Cena poluída por interferências

Crítica da peça Quartos de Tennessee

10 de dezembro de 2008 Críticas
Atores: Graciela Pozzobom, Ângela Rebello e Emílio de Mello. Foto: divulgação.

Mais do que trazer à tona a carga de não-dito contida nas relações entre as personagens, Tennessee Williams, tanto em suas peças curtas quanto nas mais consagradas, é um dramaturgo voltado para figuras que se distanciam da esfera do real através da criação de universos paralelos, onde passam a habitar. A hóspede da pensão barata de A Dama da Lavanda, uma das três peças que compõem a seleção do espetáculo Quartos de Tennessee (as outras são Fale Comigo como a Chuva… e O que não foi Dito), está diretamente ligada à Blanche Dubois, protagonista de Um Bonde chamado Desejo, no que se refere à construção de um mundo próprio, bem menos cruel que a realidade. Muitas das criaturas de Tennessee parecem atravessadas por uma sensação de permanente desajuste.

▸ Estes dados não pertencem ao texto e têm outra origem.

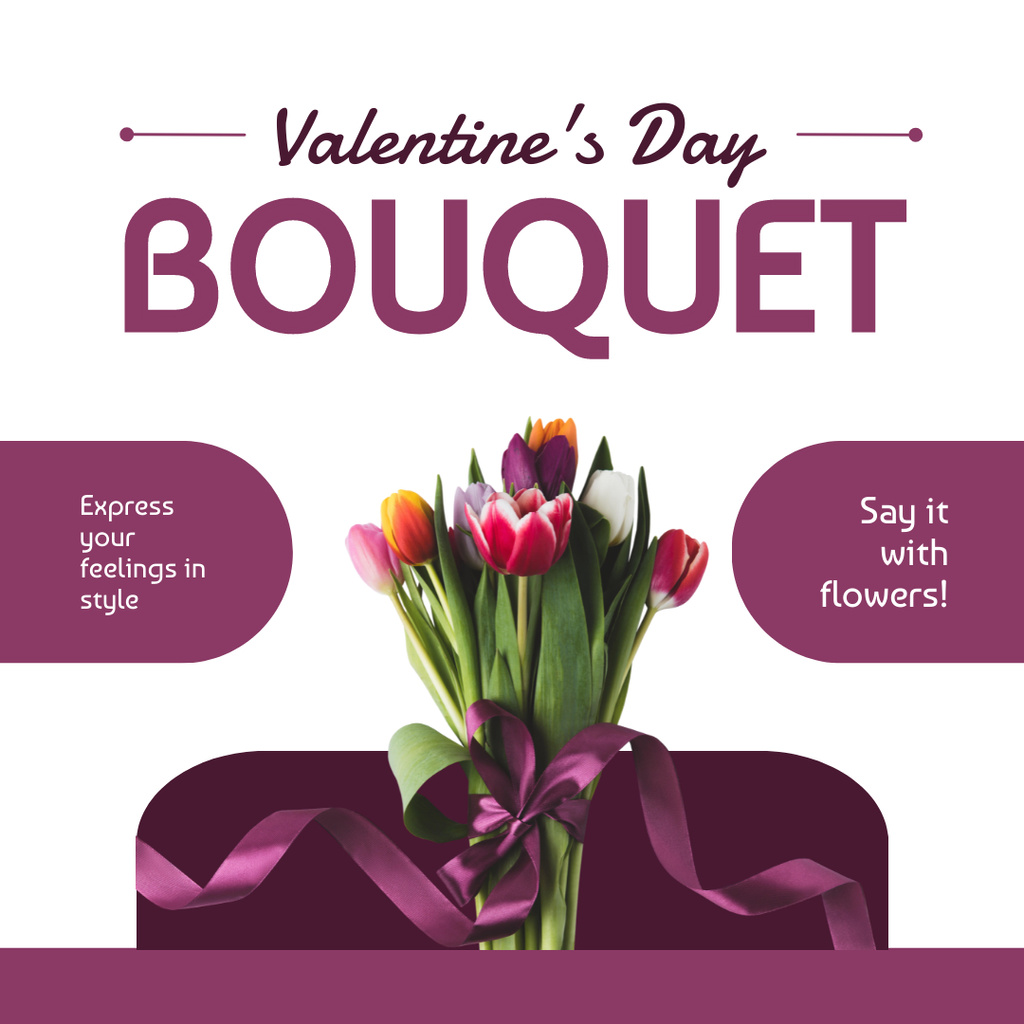 Fresh Tulips Bouquet Due Valentine's Day With Ribbon Instagram – шаблон для дизайна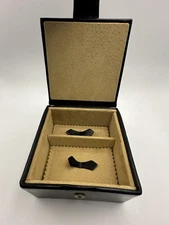 DAINES & HATHAWAY BLACK LEATHER JEWELERY BOX VALET CUFFLINKS,EARRINGS,RINGS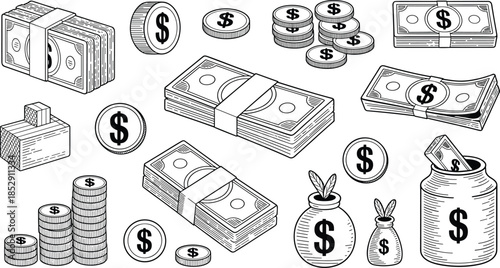 Money and Cash Illustration Set with Banknotes Coins Dollar Symbols and Wealth Elements Line Vector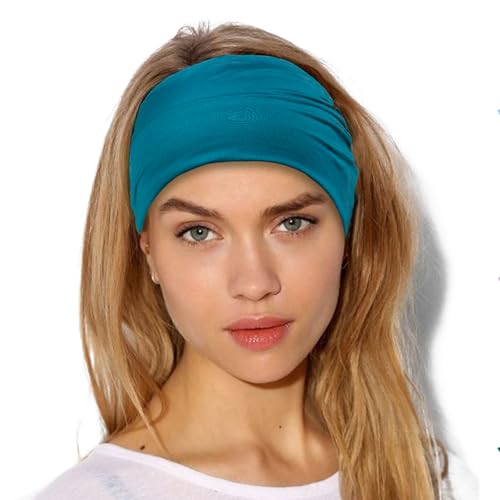 GiLi 2 Pack Wide Headbands for Women Boho African Knotted Non Slip Fashion Hair Bands Yoga Running Sports Workout Gym Head Wraps Elastic Soft Cotton Cloth Turbans Bandana for Girls (Dark Green, Teal) - color: 2 Color (Dark Green+Teal)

A montagem de Susana Ribeiro, atualmente em cartaz no Centro Cultural Correios, não se “limita” a fazer um apanhado da obra de Tennessee Williams por meio de algumas peças. A diretora produz interferências na cena ao investir em passagens bruscas, principalmente no que se refere à transição do texto inicial, A Catástrofe do Sucesso, para a primeira peça, Fale Comigo como a Chuva…, como se desejasse realçar pontos de conexão entre as partes formadoras do material dramatúrgico de Quartos de Tennessee.

O cenário de Aurora dos Campos colabora com a perspectiva da interferência que parece nortear a encenação, na medida em que propicia a conjugação entre o espaço interno, do quarto, que ambienta as três peças, e o externo a ele. É como se a diretora, em parceria com a cenógrafa, buscasse um intimismo sem, porém, deixá-lo se estabelecer plenamente no palco. Esta contracena entre o concentrado e o disperso desponta, em especial, em Fale Comigo como a Chuva…, na qual a interação entre o casal é mesclada aos sons produzidos, do lado de fora do quarto, pela faxineira, figura cuja movimentação o espectador acompanha através de um espelho embaçado. O uso de uma espuma branca, grafitada sobre o vidro em determinado instante, sublinha a ruína existencial e/ou financeira dos personagens, ainda que seja um recurso questionável de poluição da cena. A iluminação de Maneco Quinderé propõe atmosferas diversas, às vezes contrastantes, a cada uma das três peças.

Emílio de Mello, mais uma vez, faz da fala uma experiência vinculada ao presente, qualidade evidente nas construções dos personagens de Fale Comigo como a Chuva… e A Dama da Lavanda e na sua breve aparição como Tennessee Williams. Ângela Rebello valoriza um pouco demais a afetação da patroa em O que não foi Dito, mas, à medida que a cena avança, domina eventuais exageros com autoridade interpretativa e também se sai bem como a decadente dona de pensão de A Dama da Lavanda. Graciela Pozzobon, após um bom momento em Como se fosse a Chuva…, adere a trabalhos de composição algo carregados, nem sempre preenchidos da humanidade sugerida pelas personagens.